The 2007 Public Accounts (page 1.7 of Volume I) indicate that the combined annual expenditure of all federal departments (excluding National Defence and transfer payments) was $40.3 billion. Of course, this figure will probably be higher in 2012-13. Nevertheless, it is striking that the tax cuts will cost as much as it currently costs to run the Government of Canada’s entire non-military side.

Table 2.3 (page 47) of the Statement indicates that federal revenues will be $288.9 billion in 2012-13. The implication is that, without the tax cuts, federal revenues would have been $329.1 billion.

Put another way, the Conservatives have surrendered 12.2% (or nearly one-eight) of future federal revenues during their two years in office. Given another decade and a half at this rate, the Canadian state would disappear altogether.

3 comments

  • wastes money that could otherwise have financed vital public programs

    How do you know the money is wasted? It is my money and I get to keep more of it now. I guess you, like so many of your Liberal friends, think I’m going to blow it on beer and popcorn.

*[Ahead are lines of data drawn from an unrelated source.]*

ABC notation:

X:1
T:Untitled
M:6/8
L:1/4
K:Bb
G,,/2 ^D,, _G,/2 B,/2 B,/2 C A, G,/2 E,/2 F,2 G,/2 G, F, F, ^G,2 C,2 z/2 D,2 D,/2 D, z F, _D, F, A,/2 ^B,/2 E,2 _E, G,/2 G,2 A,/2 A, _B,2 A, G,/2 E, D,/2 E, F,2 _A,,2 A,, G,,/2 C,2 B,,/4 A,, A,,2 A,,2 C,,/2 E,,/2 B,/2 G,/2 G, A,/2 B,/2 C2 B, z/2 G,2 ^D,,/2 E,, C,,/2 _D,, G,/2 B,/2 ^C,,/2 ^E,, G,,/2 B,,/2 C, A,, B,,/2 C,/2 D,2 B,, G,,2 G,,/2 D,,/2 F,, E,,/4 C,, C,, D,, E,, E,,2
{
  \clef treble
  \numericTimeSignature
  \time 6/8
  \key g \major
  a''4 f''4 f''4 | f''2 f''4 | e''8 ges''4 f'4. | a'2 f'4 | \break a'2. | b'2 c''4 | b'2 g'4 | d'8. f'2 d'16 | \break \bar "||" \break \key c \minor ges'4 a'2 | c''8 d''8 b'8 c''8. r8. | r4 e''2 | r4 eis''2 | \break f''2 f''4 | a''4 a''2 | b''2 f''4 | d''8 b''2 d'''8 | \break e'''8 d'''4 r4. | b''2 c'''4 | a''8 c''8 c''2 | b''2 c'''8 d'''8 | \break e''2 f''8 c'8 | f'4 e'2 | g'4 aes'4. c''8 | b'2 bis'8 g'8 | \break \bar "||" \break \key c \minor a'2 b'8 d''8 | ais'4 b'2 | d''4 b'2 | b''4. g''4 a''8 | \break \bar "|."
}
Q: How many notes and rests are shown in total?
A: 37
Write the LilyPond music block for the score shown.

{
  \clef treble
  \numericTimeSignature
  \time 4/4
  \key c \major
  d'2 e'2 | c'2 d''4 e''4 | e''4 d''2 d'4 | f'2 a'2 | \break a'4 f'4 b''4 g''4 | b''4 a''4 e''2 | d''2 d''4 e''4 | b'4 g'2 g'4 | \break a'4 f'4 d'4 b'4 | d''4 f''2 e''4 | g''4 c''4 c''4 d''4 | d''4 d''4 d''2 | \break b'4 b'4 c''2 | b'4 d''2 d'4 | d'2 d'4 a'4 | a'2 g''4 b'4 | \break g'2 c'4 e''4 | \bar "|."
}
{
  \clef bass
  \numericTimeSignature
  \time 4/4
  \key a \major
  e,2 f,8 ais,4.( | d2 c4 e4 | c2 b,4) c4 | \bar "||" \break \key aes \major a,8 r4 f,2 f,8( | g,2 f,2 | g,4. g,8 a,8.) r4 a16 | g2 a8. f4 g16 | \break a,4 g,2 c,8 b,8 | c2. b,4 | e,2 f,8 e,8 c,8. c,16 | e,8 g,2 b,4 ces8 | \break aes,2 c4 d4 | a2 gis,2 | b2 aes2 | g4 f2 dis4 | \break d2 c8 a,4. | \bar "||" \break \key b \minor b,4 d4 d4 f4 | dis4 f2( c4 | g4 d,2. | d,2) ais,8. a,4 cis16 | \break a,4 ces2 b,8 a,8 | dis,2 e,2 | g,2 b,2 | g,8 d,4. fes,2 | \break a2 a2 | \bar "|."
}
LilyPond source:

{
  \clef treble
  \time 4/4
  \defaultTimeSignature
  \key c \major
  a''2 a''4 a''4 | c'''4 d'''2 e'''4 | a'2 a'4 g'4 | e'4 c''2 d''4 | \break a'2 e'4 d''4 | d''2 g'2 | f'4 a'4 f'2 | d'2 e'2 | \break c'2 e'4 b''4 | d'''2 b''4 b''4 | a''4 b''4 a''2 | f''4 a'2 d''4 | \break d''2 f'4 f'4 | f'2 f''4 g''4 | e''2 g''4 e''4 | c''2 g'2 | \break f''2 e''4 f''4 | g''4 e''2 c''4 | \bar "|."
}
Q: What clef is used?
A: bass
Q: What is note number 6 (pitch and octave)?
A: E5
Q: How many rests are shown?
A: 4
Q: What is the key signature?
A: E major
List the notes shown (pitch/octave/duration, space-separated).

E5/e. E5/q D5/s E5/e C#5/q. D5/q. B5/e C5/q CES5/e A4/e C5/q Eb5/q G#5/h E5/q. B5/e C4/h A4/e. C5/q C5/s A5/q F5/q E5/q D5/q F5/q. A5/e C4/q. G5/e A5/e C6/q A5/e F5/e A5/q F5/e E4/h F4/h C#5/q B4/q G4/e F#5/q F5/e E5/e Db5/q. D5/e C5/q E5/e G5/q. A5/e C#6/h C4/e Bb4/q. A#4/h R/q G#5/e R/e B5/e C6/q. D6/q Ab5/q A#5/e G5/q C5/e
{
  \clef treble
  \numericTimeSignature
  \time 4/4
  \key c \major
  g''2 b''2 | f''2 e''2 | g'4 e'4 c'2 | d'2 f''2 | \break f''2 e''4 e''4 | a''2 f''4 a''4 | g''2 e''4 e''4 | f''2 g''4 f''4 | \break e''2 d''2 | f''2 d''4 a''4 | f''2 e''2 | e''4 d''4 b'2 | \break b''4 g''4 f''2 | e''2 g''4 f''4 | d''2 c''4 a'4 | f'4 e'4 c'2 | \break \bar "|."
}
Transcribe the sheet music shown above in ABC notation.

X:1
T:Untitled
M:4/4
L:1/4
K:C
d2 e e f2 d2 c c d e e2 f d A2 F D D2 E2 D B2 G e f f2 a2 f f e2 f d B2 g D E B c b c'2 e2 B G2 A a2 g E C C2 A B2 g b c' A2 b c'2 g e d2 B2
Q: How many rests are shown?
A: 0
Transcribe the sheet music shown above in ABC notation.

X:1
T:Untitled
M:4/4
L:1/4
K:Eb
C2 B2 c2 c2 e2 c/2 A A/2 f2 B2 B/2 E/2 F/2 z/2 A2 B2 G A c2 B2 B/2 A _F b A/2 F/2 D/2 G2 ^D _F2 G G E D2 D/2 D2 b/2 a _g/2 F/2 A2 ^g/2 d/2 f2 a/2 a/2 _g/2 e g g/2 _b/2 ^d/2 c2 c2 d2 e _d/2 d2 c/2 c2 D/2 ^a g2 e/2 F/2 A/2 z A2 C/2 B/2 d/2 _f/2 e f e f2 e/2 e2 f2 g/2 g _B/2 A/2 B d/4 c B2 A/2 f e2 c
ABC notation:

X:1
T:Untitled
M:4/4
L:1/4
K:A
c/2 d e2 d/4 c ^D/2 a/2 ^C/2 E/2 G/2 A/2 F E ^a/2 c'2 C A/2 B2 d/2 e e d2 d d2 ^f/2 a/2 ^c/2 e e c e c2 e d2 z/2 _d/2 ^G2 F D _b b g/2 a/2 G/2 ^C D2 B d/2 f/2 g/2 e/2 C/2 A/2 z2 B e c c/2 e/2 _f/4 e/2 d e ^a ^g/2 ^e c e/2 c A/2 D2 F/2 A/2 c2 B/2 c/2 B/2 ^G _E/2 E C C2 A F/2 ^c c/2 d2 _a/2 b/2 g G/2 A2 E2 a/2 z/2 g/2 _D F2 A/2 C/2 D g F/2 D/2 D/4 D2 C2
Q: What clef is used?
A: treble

  • A cursory examination of this blog will confirm that I am no Liberal. In fact, the Liberals initiated many of the tax cuts in this mini-budget and allowed it to pass.

    I wish that these tax cuts would allow ordinary Canadians to buy more beer and popcorn, but groceries are already GST exempt. A predominant share of the money will simply add to corporate Canada’s record-high profits, causing it to pay more tax to the US government instead. I do consider that to be wasteful, from a Canadian perspective.

  • American voted for Bush and suffered from a quickie pleasure fixed for the 1st few yr. The damage had already done would take years to repair. Now, Canadians are doing the same vote for Harper for his Tax cut schemes that would cost us sever pain later. Actually already happening.
    If not that 2% GST cut, we may not fall into such a deep trap and may have a few tight budget to play around easing current economic hard time. What’s next, cut our health care to compensate the short fall by privatize it while American try model our universal HC system?